Precautions Pregnancy category D if full dose given during third trimester; may cause transient decrease in renal function and aggravate chronic kidney disease; avoid use in patients with severe anemia, with history of blood coagulation defects, or taking anticoagulants
Drug Name
Naproxen (Anaprox, Naprelan, Naprosyn) -- For relief of mild to moderate pain; inhibits inflammatory reactions and pain by decreasing activity of cyclo-oxygenase, which is responsible for prostaglandin synthesis.

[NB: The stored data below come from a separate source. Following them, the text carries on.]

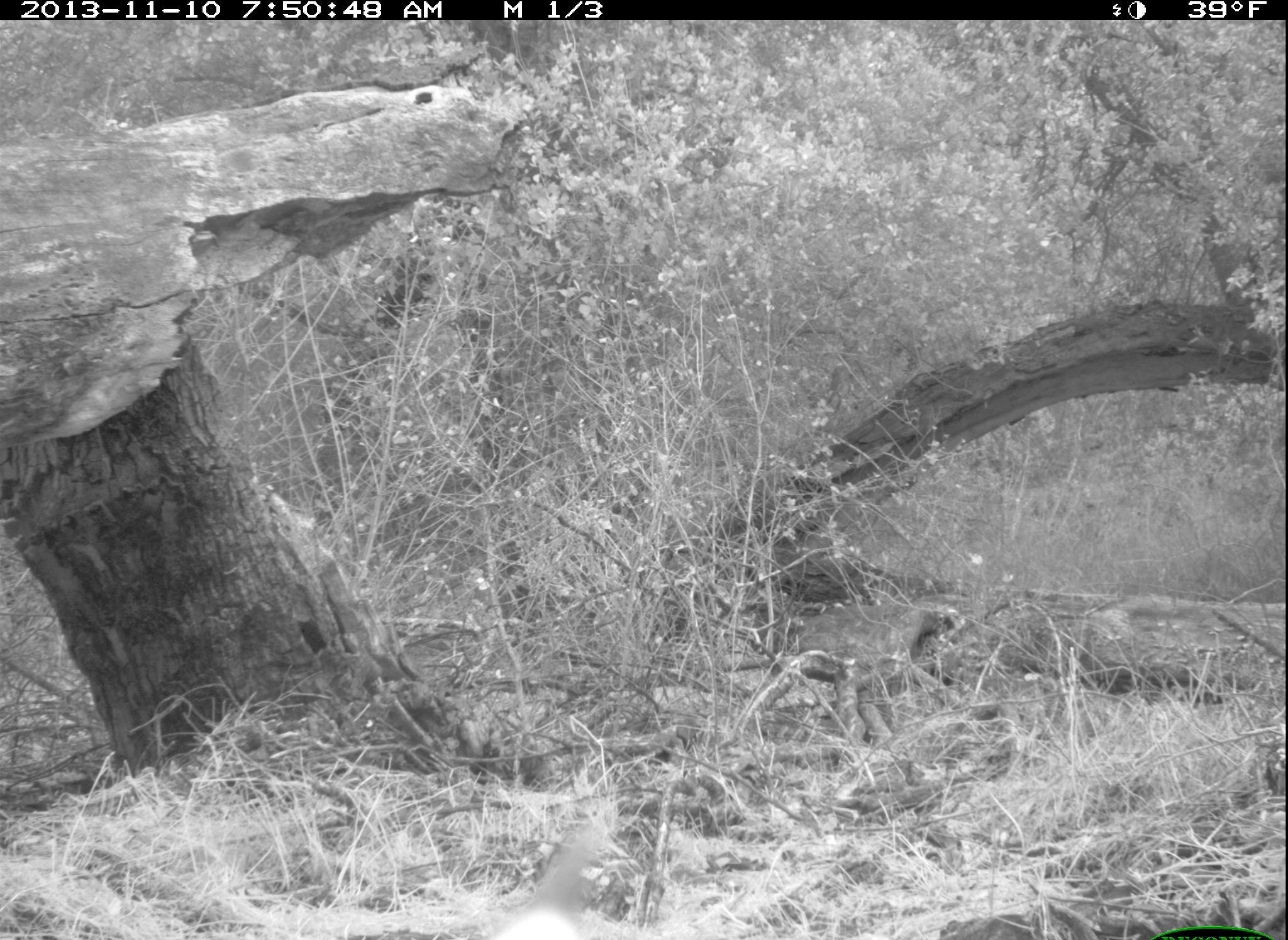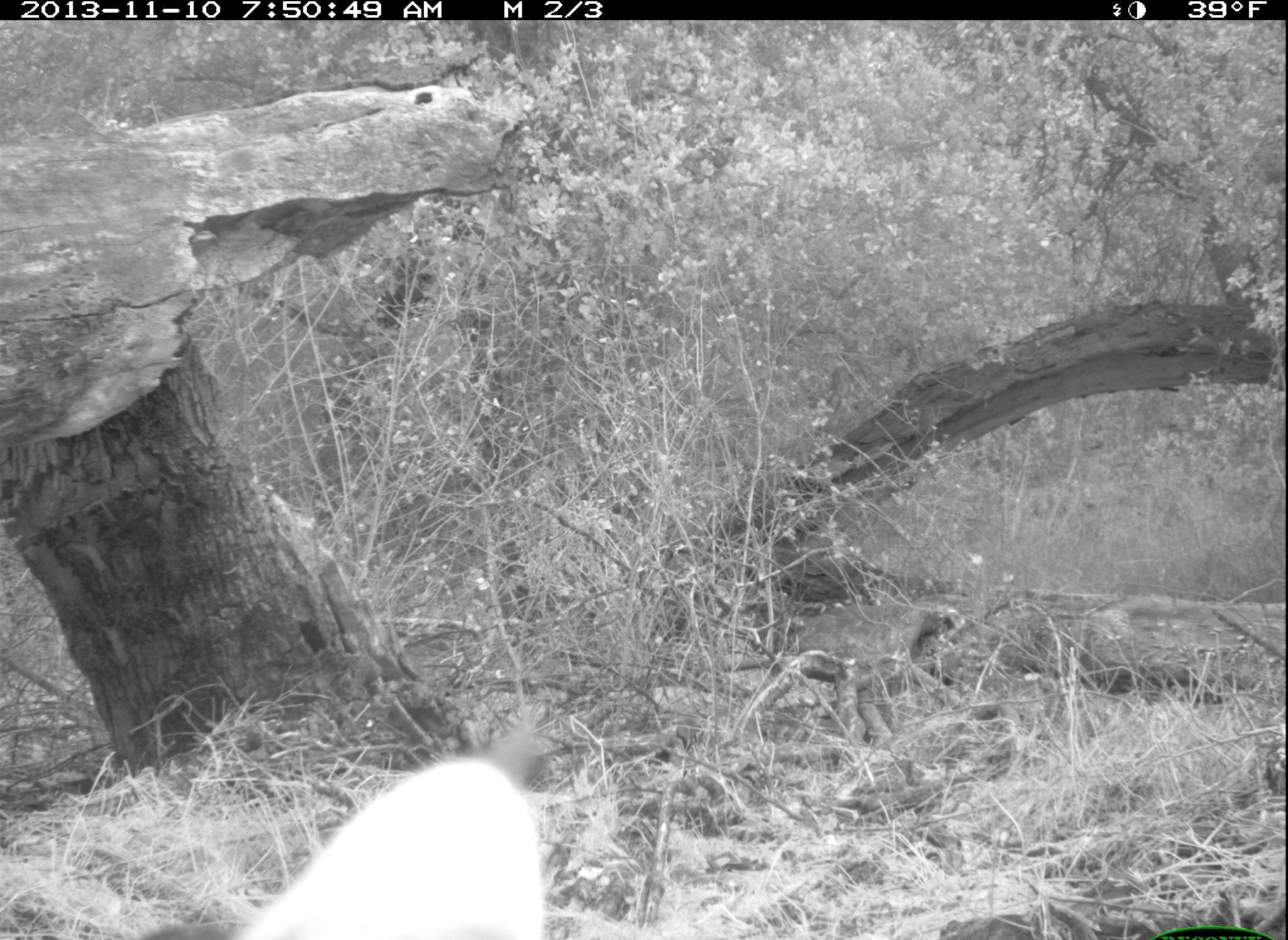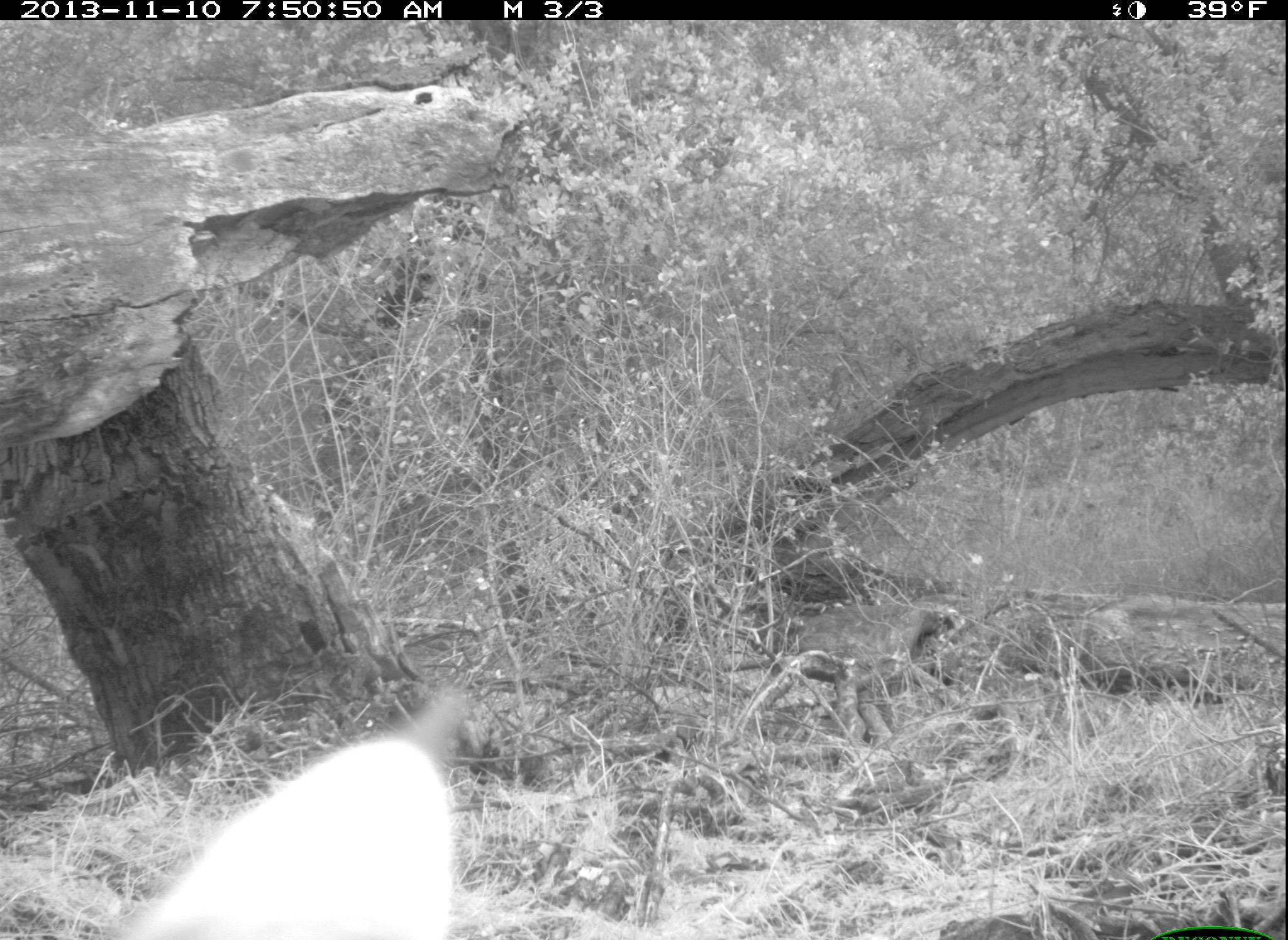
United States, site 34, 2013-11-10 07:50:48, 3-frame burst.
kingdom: Animalia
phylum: Chordata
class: Mammalia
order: Carnivora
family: Felidae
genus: Lynx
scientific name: Lynx rufus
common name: bobcat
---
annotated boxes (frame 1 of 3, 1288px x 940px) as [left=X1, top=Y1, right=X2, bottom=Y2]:
bobcat: [left=489, top=815, right=611, bottom=940]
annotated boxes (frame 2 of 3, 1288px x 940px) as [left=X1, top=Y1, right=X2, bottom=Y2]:
bobcat: [left=150, top=720, right=550, bottom=940]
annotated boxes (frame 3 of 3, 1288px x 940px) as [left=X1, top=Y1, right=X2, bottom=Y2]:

NSAIDs decrease intraglomerular pressure and decrease proteinuria.
Adult Dose 250-500 mg PO bid; may increase to 1.5 g/d for limited periods
Pediatric Dose <2 years: Not established
>2 years: 2.5 mg/kg/dose PO; not to exceed 10 mg/kg/d
Contraindications Documented hypersensitivity; peptic ulcer disease; recent GI bleeding or perforation; renal insufficiency
Interactions Coadministration with aspirin increases risk of inducing serious NSAID-related side effects; probenecid may increase concentrations and, possibly, toxicity of NSAIDs; may decrease effect of hydralazine, captopril, and beta-blockers; may decrease diuretic effects of furosemide and thiazides; may increase PT when taking anticoagulants (instruct patients to watch for signs of bleeding); may increase risk of methotrexate toxicity; phenytoin levels may be increased when administered concurrently
Pregnancy C - Safety for use during pregnancy has not been established.
Precautions Pregnancy category D in third trimester; acute renal insufficiency, interstitial nephritis, hyperkalemia, hyponatremia, and renal papillary necrosis may occur; patients with preexisting renal disease or compromised renal perfusion risk acute renal failure; leukopenia occurs rarely, is transient, and usually returns to normal during therapy; persistent leukopenia, granulocytopenia, or thrombocytopenia warrants further evaluation and may require discontinuation of drug

 

FOLLOW-UP

Complications:

  • Carditis
  • Mitral stenosis
  • Congestive heart failure (CHF)

Prognosis:

  • Sequelae are limited to the heart and are dependent upon the severity of the carditis during the acute attack.

 

MISCELLANEOUS

Medical/Legal Pitfalls:

  • Diagnosis of acute rheumatic fever usually is evident if considered in the differential of a child with suggestive signs and symptoms. The primary medicolegal pitfall is not making the diagnosis in a timely fashion. Failure to diagnose translates into failure to treat. Complications may occur in any patient but are much more likely if treatment is delayed.
  • Concern also arises over failure to recognize and treat a streptococcal infection that eventually leads to ARF.